Herkenbaarheid van reclame. Onafhankelijke pers. Richtlijn 2005/29/EG van het Europees Parlement en de Raad van 11 mei 2005 betreffende oneerlijke handelspraktijken van ondernemingen jegens consumenten op de interne markt en tot wijziging van richtlijn 84/450/EEG van de Raad, richtlijnen 97/7/EG, [98/27/EG] en 2002/65/EG van het Europees Parlement en de Raad en van verordening (EG) nr. 2006/2004 van het Europees Parlement en de Raad (Pb L 149, blz. 22)

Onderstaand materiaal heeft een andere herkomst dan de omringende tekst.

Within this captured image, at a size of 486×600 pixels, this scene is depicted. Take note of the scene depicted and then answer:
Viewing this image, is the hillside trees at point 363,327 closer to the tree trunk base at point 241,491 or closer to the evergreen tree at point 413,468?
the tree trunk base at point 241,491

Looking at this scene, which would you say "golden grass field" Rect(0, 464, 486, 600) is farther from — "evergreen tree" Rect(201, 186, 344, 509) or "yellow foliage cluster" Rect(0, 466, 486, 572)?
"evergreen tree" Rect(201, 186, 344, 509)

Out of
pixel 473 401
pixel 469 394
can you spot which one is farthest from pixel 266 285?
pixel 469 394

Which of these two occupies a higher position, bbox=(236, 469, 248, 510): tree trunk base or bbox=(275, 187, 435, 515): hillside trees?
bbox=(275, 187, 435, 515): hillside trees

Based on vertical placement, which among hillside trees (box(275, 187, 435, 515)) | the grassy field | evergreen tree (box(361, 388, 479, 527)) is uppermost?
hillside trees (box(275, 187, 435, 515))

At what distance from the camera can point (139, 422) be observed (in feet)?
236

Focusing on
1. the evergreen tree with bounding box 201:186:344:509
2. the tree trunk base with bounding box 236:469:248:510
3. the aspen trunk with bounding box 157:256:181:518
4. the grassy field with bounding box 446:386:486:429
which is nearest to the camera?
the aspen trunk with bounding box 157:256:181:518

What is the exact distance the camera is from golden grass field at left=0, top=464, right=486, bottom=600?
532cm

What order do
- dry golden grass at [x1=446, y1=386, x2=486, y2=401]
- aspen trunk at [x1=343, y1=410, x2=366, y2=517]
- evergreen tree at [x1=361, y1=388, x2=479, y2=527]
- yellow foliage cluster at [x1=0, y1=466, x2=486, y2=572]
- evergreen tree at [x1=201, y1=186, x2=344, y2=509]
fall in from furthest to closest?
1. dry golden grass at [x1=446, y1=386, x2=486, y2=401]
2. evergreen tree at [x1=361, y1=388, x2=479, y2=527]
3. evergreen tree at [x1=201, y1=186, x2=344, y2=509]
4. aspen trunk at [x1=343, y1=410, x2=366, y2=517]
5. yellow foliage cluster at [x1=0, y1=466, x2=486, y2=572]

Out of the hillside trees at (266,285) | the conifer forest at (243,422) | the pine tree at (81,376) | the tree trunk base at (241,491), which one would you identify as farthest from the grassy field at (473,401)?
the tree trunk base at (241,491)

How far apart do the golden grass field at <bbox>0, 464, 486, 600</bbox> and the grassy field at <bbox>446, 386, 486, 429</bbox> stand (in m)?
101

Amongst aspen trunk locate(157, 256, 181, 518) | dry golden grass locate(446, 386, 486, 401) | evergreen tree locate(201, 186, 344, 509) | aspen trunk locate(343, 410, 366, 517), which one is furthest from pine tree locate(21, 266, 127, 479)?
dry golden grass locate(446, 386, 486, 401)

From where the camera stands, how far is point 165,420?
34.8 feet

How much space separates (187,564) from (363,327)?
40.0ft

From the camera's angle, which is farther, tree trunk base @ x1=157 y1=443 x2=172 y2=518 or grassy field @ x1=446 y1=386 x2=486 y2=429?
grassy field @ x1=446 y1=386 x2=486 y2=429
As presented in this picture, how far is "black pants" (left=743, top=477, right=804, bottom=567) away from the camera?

Verweerster in de nu voorliggende procedure ‘Stuttgarter Wochenblatt’ (in de verwijzingsbeschikking met ‘verzoekster’ aangeduid) geeft een weekblad met diezelfde naam uit en de in Stuttgart gevestigde verzoekster RLvS geeft het advertentieblad “GOOD NEWS’’ uit. In het juninummer 2009 publiceert verzoekster twee gesponsorde artikelen in een roddelrubriek over aanwezigheid van VIPs bij een voetbalwedstrijd van Bundesligaclub VfB Stuttgart. Er staat een verhaal in over de verbouwing van de ‘Mercedes-Benz Arena’ en er wordt reclame gemaakt voor bio-olie. Het andere artikel is promotie voor Leipzig, en wordt gesponsored door ‘Germanwings’ dat op dezelfde pagina een prijsvraag publiceert waarmee onder meer vliegtickets naar Leipzig gewonnen kunnen worden.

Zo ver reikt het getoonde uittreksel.